= Thomazine Carew =

English courtier

Thomazine or Thomasina or Thomasine Carew was an English courtier.

==Career==
Thomazine Goldolphin was a daughter of Francis Godolphin and his first wife Margaret Killigrew.

In 1588 she married George Carew (d. 1612), a son of Thomas Carew of Antony.

According to Dudley Carleton, Carew rode north to meet Anne of Denmark, wife of James VI, in June 1603, in an unsuccessful attempt to gain an office in her household.
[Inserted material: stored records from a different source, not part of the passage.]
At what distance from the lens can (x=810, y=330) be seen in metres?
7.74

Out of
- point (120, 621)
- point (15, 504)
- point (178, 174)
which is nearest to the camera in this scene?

Thomazine Carew, however, was appointed a lady-in-waiting to Anne of Denmark. The queen gave her gifts of clothes she had worn, including in February 1610 at Whitehall Palace, a black satin gown in a plain bias cut, and another black gown with blue "galloons" or lace strips. Lady Carew walked in the procession at Anne of Denmark's funeral in 1619 as a lady of the Privy Chamber.

Lady Carew was influential by her proximity to Anne of Denmark, and was able to forward her husband's plans. Thomas Edmondes wrote that she had intervened in his diplomatic appointments against his wishes, but the Lord Treasurer Robert Cecil's decision had prevailed.

As her husband had been ambassador in France from 1605 to 1609, she was sometimes known as "French lady Cary". There were discussions that the widowed "French Lady Cary" would marry Sir William Clarke (d. 1624).

The date of her death seems to be unknown. She outlived her son.

==Marriage and children==
Her children included:
- Francis Carew (died 1628).
- Louisa Carew, who married John Houston.
- Sophia Carew, a maid of honour at court who performed in the masque The Shepherd's Paradise.She married (1) Richard Neville, (2) Walter Stewart, and was the mother of Frances Stewart, Duchess of Richmond.

In 1654 Louisa Houston petitioned Oliver Cromwell for a pension after the death of her mother.